V – diligenciar a conservação e a guarda das partes comuns e zelar pela prestação dos serviços que interessem aos possuidores;
VI – elaborar o orçamento da receita e da despesa relativa a cada ano;
VII – cobrar dos condôminos as suas contribuições, bem como impor e cobrar as multas devidas;
VIII – prestar contas à assembléia, anualmente e quando exigidas;Lei 10.406/2002 – Acesso em 02/03/2026
O Art. 1.348 do Código Civil (Lei nº 10.406/2002) delineia as atribuições essenciais do síndico, figura central na administração condominial. Este dispositivo legal estabelece um rol de competências que visam garantir a boa gestão do condomínio, a conservação do patrimônio comum e a defesa dos interesses dos condôminos. A norma reflete a importância do síndico como gestor e representante legal do condomínio, com responsabilidades que abrangem desde a convocação de assembleias até a realização do seguro da edificação, conforme o inciso IX.
Os incisos do artigo detalham as funções do síndico, como a representação ativa e passiva do condomínio em juízo ou fora dele (inciso II), a diligência na conservação das áreas comuns (inciso V) e a cobrança das contribuições condominiais e multas (inciso VII). O § 1º, por sua vez, introduz a possibilidade de a assembleia investir outra pessoa com poderes de representação, o que demonstra uma flexibilidade na gestão, permitindo a delegação de funções específicas. Já o § 2º aborda a substabelecimento de poderes, autorizando o síndico a transferir, total ou parcialmente, poderes de representação ou funções administrativas, desde que haja aprovação da assembleia e não haja disposição em contrário na convenção. Essa prerrogativa é crucial para a eficiência administrativa, especialmente em condomínios de grande porte ou com demandas complexas.
A doutrina e a jurisprudência têm debatido a extensão desses poderes, especialmente no que tange à responsabilidade civil do síndico por atos de gestão. A interpretação do inciso III, que impõe o dever de dar imediato conhecimento à assembleia sobre procedimentos judiciais ou administrativos, é vital para a transparência e a participação dos condôminos nas decisões que afetam o patrimônio comum. A omissão nesse dever pode configurar negligência e ensejar responsabilização. Conforme análises realizadas pelo sistema de inteligência artificial jurídica Redizz, que mapeia a legislação brasileira, a correta aplicação do Art. 1.348 é fundamental para evitar litígios e garantir a harmonia nas relações condominiais.
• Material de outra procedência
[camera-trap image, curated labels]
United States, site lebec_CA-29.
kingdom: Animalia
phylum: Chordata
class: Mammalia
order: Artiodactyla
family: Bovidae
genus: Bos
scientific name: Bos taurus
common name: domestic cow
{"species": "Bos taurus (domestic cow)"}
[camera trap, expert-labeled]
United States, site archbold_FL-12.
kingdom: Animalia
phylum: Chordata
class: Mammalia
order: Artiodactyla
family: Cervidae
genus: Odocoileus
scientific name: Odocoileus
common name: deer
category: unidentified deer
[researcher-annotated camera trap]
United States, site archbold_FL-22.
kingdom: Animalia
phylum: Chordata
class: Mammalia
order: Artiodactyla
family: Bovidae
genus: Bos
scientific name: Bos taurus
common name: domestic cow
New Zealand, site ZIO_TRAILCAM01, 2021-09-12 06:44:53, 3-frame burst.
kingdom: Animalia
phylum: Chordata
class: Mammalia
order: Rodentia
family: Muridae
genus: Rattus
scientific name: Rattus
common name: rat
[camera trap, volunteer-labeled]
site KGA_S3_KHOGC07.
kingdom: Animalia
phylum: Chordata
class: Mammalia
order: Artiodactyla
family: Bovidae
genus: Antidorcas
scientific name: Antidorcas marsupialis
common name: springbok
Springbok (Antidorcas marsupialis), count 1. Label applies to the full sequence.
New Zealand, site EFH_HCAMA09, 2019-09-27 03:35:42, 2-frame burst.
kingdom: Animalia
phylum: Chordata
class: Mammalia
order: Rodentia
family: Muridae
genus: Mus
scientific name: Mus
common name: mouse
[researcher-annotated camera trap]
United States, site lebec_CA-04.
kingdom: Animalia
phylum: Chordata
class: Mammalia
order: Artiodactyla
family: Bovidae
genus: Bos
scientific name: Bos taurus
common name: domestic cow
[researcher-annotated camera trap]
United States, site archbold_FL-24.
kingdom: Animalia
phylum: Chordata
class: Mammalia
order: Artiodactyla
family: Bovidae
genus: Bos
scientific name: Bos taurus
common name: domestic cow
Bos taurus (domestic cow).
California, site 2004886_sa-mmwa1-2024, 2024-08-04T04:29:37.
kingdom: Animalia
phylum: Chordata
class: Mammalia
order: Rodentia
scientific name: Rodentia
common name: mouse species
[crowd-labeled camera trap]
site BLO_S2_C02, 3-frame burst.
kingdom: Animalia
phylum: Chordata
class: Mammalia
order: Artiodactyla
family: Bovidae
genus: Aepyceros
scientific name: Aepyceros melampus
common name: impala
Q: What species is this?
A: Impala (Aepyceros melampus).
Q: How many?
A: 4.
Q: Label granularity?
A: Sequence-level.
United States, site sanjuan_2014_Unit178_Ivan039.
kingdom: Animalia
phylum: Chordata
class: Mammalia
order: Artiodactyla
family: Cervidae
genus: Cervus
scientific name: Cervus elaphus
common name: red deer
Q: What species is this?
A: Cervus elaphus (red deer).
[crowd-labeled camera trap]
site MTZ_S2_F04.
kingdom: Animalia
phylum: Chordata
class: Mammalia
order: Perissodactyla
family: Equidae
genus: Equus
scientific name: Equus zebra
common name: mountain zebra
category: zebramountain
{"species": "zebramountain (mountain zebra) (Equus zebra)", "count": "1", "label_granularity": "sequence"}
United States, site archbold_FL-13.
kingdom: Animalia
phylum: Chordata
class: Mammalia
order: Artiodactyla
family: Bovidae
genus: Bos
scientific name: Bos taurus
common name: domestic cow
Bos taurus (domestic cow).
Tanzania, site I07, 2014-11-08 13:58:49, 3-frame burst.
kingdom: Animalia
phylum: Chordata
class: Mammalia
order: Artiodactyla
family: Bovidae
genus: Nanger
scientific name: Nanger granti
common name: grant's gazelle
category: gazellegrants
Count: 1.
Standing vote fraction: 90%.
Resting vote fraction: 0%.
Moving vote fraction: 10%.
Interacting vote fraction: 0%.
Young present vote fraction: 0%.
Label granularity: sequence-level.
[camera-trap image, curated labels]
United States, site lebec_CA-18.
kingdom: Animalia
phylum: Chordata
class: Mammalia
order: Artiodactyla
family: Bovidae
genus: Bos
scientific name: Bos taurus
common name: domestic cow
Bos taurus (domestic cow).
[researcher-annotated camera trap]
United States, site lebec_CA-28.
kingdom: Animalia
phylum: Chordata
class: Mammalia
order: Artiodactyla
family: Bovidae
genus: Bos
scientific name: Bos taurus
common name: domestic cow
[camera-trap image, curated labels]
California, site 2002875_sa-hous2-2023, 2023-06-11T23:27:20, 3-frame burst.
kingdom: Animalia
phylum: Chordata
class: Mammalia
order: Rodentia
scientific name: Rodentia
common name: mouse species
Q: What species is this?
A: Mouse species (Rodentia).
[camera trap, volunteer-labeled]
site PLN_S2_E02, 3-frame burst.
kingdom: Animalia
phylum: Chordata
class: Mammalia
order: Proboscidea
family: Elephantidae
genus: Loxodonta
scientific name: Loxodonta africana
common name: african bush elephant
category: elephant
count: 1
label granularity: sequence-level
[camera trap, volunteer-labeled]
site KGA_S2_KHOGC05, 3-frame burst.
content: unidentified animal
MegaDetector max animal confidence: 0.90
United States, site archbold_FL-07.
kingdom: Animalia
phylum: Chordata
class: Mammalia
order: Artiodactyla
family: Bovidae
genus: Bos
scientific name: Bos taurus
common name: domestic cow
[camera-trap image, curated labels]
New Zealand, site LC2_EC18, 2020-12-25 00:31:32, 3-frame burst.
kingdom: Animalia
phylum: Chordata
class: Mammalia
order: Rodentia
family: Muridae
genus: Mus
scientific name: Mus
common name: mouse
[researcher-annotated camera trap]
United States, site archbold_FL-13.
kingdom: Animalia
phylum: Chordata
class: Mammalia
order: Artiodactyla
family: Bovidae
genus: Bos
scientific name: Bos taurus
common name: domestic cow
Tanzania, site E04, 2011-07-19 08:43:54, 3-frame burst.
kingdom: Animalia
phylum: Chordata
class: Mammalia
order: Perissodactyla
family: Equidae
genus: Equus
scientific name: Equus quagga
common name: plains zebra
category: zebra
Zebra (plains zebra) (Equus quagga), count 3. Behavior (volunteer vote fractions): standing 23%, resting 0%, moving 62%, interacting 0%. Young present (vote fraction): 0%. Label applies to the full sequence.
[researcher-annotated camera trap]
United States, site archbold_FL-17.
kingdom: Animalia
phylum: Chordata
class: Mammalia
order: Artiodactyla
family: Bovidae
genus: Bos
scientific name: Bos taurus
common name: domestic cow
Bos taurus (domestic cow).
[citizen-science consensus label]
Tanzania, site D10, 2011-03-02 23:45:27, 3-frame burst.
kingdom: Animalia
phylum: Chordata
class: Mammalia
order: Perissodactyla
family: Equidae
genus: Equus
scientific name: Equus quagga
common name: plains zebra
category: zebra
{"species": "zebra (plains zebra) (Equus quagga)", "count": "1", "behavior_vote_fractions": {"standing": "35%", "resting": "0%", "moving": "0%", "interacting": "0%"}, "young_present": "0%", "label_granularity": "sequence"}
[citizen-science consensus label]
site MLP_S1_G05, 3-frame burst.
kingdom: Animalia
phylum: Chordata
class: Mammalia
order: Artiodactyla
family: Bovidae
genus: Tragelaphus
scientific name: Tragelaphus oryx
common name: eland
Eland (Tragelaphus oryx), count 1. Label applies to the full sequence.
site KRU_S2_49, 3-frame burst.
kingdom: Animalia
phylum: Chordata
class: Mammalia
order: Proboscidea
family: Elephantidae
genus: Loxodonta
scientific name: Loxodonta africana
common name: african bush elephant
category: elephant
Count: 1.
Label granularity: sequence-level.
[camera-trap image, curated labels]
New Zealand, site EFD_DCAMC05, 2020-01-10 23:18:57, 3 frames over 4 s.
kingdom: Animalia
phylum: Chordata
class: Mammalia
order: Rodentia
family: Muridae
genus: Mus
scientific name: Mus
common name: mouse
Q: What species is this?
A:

Para a advocacia, a compreensão aprofundada do Art. 1.348 é indispensável na assessoria a condomínios e condôminos. A análise da convenção e do regimento interno é crucial para verificar se há limitações ou especificações adicionais às competências do síndico, conforme a autonomia privada permitida pela lei. A atuação do advogado pode envolver desde a elaboração de pareceres sobre a legalidade de atos do síndico até a defesa em ações de prestação de contas ou de reparação de danos, sempre pautada na interpretação sistemática do Código Civil e da legislação condominial específica.